-- Instructions for the task --
Reproduce every line of the following data verbatim, without any alteration.

>> Begin Records for this task

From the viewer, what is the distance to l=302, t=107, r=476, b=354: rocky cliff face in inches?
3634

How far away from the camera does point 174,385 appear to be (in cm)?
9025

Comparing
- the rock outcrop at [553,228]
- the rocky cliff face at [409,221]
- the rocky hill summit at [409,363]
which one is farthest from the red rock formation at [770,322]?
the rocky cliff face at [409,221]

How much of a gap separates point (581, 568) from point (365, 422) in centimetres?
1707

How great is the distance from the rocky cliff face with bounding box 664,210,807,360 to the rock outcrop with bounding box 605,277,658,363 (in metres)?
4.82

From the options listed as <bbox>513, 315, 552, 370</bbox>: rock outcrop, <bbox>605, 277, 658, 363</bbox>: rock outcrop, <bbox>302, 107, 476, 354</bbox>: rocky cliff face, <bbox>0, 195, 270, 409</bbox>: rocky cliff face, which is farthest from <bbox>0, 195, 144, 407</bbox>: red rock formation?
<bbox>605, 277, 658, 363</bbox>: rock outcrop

>> End Records for this task

-- Solution --
From the viewer, what is the distance to l=302, t=107, r=476, b=354: rocky cliff face in inches?
3634

How far away from the camera does point 174,385 appear to be (in cm)?
9025

Comparing
- the rock outcrop at [553,228]
- the rocky cliff face at [409,221]
- the rocky hill summit at [409,363]
which one is farthest from the red rock formation at [770,322]?
the rocky cliff face at [409,221]

How much of a gap separates point (581, 568) from point (365, 422) in centimetres?
1707

How great is the distance from the rocky cliff face with bounding box 664,210,807,360 to the rock outcrop with bounding box 605,277,658,363 (in metres)?
4.82

From the options listed as <bbox>513, 315, 552, 370</bbox>: rock outcrop, <bbox>605, 277, 658, 363</bbox>: rock outcrop, <bbox>302, 107, 476, 354</bbox>: rocky cliff face, <bbox>0, 195, 270, 409</bbox>: rocky cliff face, which is farthest from <bbox>0, 195, 144, 407</bbox>: red rock formation?
<bbox>605, 277, 658, 363</bbox>: rock outcrop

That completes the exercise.